**Task to carry out:**
Update the data starting with the line containing "Among the fossil" and going on through the line containing "y2=375), finger (x1=0, y1=374, x2=205, y2=480)": give those lines again with "green grass background" replaced by "grassy lawn background", changing nothing else.

"""

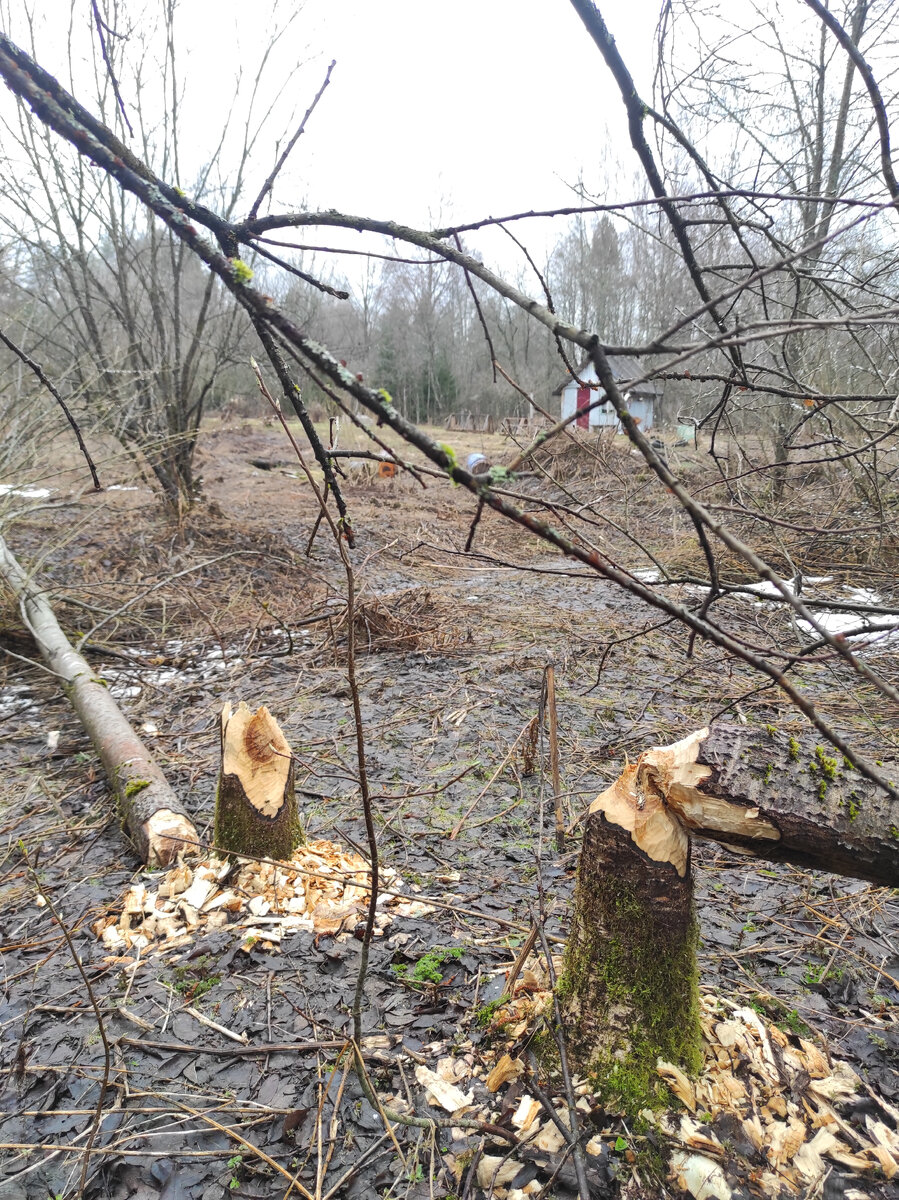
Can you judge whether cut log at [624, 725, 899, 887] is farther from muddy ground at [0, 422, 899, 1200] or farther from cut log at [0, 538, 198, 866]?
cut log at [0, 538, 198, 866]

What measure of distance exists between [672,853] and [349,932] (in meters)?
1.31

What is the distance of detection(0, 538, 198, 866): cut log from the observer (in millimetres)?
2930

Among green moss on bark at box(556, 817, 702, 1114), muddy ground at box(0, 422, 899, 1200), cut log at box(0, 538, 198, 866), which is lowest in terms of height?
muddy ground at box(0, 422, 899, 1200)

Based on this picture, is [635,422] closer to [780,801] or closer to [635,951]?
[780,801]

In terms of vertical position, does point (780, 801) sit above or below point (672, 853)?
above

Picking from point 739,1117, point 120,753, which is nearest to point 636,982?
point 739,1117

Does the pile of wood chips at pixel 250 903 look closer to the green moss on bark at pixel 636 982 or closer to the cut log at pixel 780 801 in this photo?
the green moss on bark at pixel 636 982

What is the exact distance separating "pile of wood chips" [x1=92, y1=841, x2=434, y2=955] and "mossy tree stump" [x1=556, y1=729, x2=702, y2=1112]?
851 millimetres

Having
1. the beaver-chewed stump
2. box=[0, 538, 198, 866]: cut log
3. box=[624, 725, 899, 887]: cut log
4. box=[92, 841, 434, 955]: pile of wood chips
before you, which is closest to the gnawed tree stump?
box=[624, 725, 899, 887]: cut log

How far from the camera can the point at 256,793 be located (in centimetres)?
275

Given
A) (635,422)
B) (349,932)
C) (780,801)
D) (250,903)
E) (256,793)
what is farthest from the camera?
(256,793)

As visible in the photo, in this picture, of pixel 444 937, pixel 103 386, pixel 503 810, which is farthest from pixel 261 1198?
pixel 103 386

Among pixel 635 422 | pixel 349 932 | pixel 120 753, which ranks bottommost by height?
pixel 349 932

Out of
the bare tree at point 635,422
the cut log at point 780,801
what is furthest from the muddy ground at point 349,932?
the cut log at point 780,801
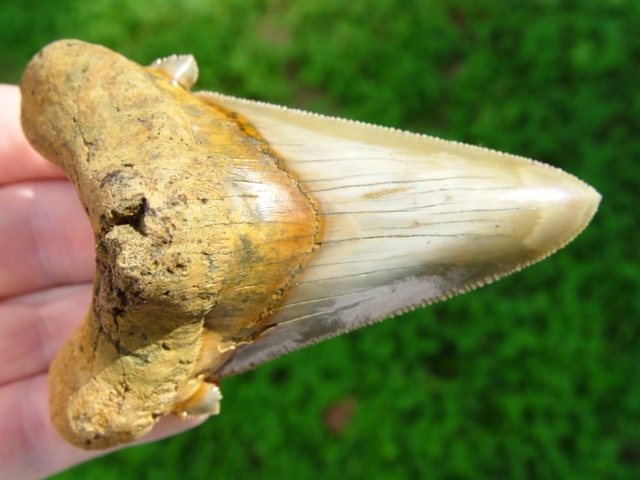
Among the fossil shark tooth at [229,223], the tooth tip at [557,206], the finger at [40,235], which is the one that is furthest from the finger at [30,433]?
the tooth tip at [557,206]

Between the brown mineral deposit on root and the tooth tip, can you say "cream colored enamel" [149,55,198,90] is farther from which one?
the tooth tip

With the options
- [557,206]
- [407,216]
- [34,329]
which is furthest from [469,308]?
[34,329]

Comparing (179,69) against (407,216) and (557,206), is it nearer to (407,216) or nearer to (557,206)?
(407,216)

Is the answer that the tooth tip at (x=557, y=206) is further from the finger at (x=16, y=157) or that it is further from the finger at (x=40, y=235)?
the finger at (x=16, y=157)

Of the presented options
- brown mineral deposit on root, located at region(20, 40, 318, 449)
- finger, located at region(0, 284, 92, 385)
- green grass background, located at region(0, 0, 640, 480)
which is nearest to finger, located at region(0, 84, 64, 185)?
finger, located at region(0, 284, 92, 385)

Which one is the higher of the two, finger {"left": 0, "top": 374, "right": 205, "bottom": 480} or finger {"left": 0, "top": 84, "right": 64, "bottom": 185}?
finger {"left": 0, "top": 84, "right": 64, "bottom": 185}

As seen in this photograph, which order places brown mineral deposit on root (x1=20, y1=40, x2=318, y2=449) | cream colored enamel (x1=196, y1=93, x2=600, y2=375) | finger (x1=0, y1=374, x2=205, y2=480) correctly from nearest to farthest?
brown mineral deposit on root (x1=20, y1=40, x2=318, y2=449), cream colored enamel (x1=196, y1=93, x2=600, y2=375), finger (x1=0, y1=374, x2=205, y2=480)
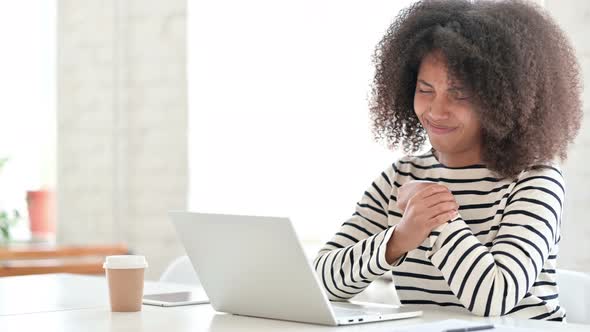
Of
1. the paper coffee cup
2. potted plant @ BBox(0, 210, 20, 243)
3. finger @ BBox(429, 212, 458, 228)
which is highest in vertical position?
finger @ BBox(429, 212, 458, 228)

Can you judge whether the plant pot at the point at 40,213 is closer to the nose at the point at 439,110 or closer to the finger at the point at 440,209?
the nose at the point at 439,110

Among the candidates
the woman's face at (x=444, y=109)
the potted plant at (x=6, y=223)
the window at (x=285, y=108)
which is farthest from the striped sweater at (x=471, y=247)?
the potted plant at (x=6, y=223)

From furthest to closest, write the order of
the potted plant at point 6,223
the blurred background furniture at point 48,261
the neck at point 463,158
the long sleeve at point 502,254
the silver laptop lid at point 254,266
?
1. the potted plant at point 6,223
2. the blurred background furniture at point 48,261
3. the neck at point 463,158
4. the long sleeve at point 502,254
5. the silver laptop lid at point 254,266

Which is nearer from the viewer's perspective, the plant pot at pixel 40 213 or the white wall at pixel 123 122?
the white wall at pixel 123 122

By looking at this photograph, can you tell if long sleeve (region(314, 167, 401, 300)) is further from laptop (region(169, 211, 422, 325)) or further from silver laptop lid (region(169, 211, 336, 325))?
silver laptop lid (region(169, 211, 336, 325))

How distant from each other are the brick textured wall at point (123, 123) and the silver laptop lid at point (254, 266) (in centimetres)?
274

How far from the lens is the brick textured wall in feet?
14.5

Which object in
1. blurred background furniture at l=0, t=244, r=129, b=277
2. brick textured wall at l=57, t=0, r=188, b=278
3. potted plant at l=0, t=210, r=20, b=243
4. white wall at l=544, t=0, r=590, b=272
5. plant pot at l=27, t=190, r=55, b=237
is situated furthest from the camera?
plant pot at l=27, t=190, r=55, b=237

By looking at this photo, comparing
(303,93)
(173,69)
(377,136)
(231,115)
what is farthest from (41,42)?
(377,136)

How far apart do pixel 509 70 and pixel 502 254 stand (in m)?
0.38

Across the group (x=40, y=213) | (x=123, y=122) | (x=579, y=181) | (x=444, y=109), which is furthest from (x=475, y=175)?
(x=40, y=213)

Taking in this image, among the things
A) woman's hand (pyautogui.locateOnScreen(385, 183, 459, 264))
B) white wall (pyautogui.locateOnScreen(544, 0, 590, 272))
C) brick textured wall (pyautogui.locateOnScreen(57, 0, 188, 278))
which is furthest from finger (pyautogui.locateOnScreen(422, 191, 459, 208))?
brick textured wall (pyautogui.locateOnScreen(57, 0, 188, 278))

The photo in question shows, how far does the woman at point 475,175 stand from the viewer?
5.57ft

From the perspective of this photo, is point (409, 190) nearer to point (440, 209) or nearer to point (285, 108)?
point (440, 209)
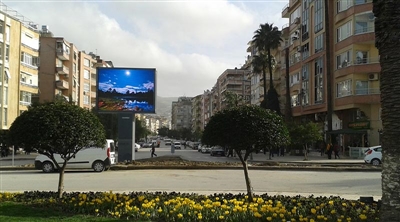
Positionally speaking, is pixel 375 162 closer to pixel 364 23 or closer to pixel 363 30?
pixel 363 30

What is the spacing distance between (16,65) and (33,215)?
56.1m

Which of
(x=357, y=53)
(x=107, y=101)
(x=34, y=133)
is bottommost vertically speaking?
(x=34, y=133)

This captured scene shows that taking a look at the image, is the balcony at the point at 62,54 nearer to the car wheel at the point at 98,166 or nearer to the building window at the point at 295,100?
the building window at the point at 295,100

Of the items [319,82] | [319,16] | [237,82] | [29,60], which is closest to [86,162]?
[319,82]

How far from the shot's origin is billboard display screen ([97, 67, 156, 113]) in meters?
30.6

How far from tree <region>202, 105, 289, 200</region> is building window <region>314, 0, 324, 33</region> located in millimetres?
45283

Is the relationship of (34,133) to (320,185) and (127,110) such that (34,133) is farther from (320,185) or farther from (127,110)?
(127,110)

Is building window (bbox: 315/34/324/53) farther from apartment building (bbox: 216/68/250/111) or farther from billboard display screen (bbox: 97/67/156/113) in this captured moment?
apartment building (bbox: 216/68/250/111)

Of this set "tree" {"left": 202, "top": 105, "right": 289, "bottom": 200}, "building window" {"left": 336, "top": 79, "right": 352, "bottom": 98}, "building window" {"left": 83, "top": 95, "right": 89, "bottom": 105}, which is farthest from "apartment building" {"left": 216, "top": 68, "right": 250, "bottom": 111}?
"tree" {"left": 202, "top": 105, "right": 289, "bottom": 200}

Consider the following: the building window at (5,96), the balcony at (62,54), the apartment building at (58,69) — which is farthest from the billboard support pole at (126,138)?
the balcony at (62,54)

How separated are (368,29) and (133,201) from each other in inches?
1589

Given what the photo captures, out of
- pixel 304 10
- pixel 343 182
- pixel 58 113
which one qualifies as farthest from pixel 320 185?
pixel 304 10

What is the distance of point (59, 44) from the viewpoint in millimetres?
75438

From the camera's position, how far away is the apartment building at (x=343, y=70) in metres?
43.3
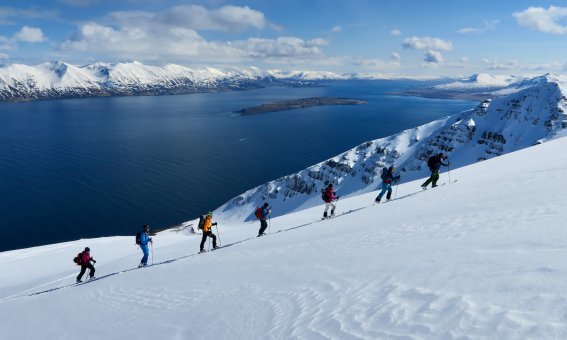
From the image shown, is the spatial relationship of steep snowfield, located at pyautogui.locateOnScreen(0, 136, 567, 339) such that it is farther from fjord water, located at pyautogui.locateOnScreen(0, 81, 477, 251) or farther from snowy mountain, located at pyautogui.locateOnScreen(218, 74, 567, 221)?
fjord water, located at pyautogui.locateOnScreen(0, 81, 477, 251)

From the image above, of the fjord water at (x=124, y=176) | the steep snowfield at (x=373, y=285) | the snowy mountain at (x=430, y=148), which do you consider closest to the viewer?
the steep snowfield at (x=373, y=285)

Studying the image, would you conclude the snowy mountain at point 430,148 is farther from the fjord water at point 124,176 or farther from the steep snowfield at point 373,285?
the steep snowfield at point 373,285

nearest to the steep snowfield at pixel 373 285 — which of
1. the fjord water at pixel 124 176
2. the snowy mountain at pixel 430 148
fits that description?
the snowy mountain at pixel 430 148

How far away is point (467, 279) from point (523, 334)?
2.30m

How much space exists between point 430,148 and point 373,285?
126 m

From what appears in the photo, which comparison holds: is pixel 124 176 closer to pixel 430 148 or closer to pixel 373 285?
pixel 430 148

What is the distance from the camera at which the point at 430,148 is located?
406 ft

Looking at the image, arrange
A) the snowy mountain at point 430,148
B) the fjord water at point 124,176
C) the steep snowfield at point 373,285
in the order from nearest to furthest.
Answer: the steep snowfield at point 373,285 → the fjord water at point 124,176 → the snowy mountain at point 430,148

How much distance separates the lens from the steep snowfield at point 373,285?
6.42 meters

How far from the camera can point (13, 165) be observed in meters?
141

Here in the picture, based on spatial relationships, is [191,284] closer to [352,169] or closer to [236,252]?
[236,252]

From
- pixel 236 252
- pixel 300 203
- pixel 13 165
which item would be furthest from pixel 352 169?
pixel 13 165

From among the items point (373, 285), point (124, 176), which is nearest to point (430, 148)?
point (124, 176)

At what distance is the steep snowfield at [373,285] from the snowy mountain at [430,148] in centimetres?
7903
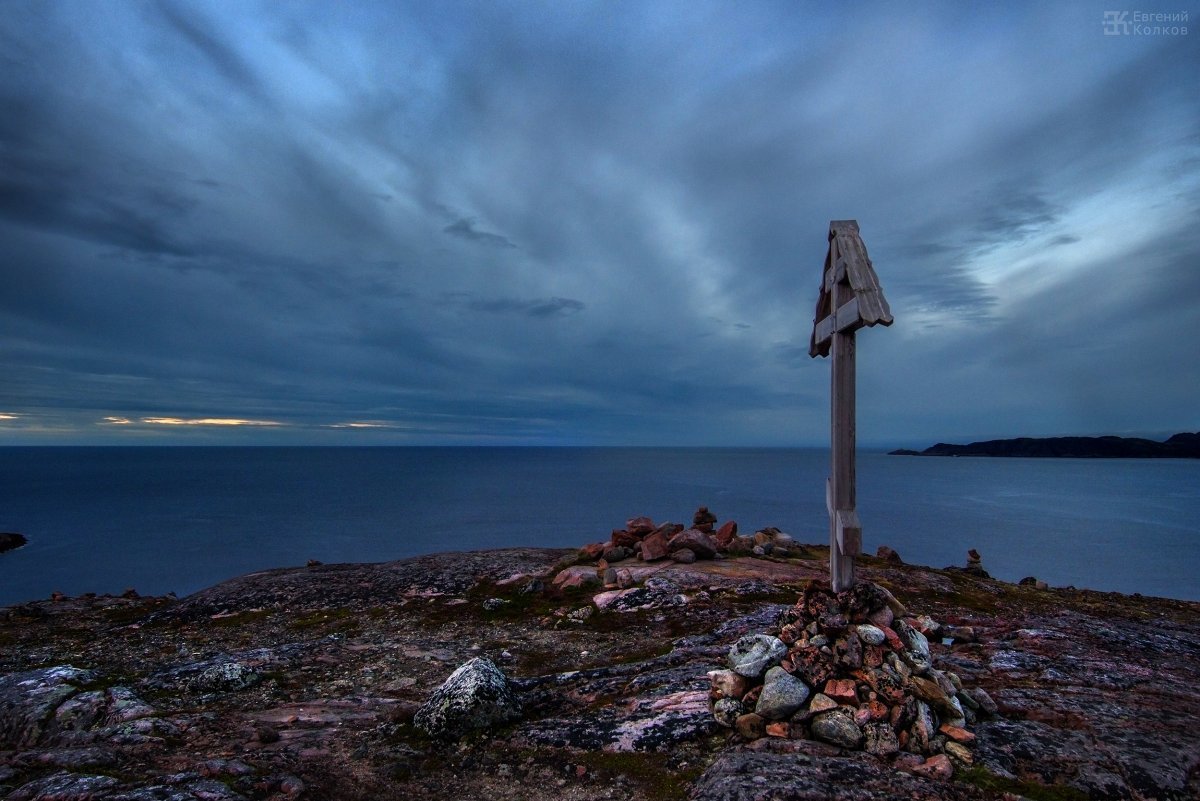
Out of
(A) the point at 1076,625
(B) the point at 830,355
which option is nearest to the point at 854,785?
(B) the point at 830,355

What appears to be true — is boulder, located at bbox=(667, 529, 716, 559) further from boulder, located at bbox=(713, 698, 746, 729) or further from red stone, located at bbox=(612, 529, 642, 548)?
boulder, located at bbox=(713, 698, 746, 729)

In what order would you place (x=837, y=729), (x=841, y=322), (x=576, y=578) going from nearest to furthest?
(x=837, y=729), (x=841, y=322), (x=576, y=578)

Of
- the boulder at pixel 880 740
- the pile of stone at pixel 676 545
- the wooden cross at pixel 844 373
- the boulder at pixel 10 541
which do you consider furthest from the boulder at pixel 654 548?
the boulder at pixel 10 541

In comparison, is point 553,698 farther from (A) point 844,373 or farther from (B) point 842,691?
(A) point 844,373

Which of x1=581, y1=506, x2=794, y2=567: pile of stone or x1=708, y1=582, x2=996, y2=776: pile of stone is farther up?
x1=708, y1=582, x2=996, y2=776: pile of stone

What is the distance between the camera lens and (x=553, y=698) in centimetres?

"""

**Answer for this exercise:**
Among the fossil shark tooth at [229,223], the tooth tip at [557,206], the finger at [40,235], which is the one that is furthest from the finger at [30,433]?
the tooth tip at [557,206]

Between the brown mineral deposit on root and the tooth tip, can you say "cream colored enamel" [149,55,198,90] is farther from which one?
the tooth tip

With the options
- [557,206]
- [407,216]
- [34,329]
which is furthest from [469,308]?
[34,329]

Comparing (179,69) against (407,216) and (557,206), is it nearer to (407,216) or nearer to (557,206)?
(407,216)

Is the answer that the tooth tip at (x=557, y=206) is further from the finger at (x=16, y=157) or that it is further from the finger at (x=40, y=235)?
the finger at (x=16, y=157)

Of the presented options
- brown mineral deposit on root, located at region(20, 40, 318, 449)
- finger, located at region(0, 284, 92, 385)
- grassy lawn background, located at region(0, 0, 640, 480)
which is nearest to finger, located at region(0, 84, 64, 185)?
finger, located at region(0, 284, 92, 385)

Which one is the higher of the two, finger {"left": 0, "top": 374, "right": 205, "bottom": 480} or finger {"left": 0, "top": 84, "right": 64, "bottom": 185}?
finger {"left": 0, "top": 84, "right": 64, "bottom": 185}

As seen in this photograph, which order places brown mineral deposit on root (x1=20, y1=40, x2=318, y2=449) | cream colored enamel (x1=196, y1=93, x2=600, y2=375) | finger (x1=0, y1=374, x2=205, y2=480) correctly from nearest to farthest?
brown mineral deposit on root (x1=20, y1=40, x2=318, y2=449), cream colored enamel (x1=196, y1=93, x2=600, y2=375), finger (x1=0, y1=374, x2=205, y2=480)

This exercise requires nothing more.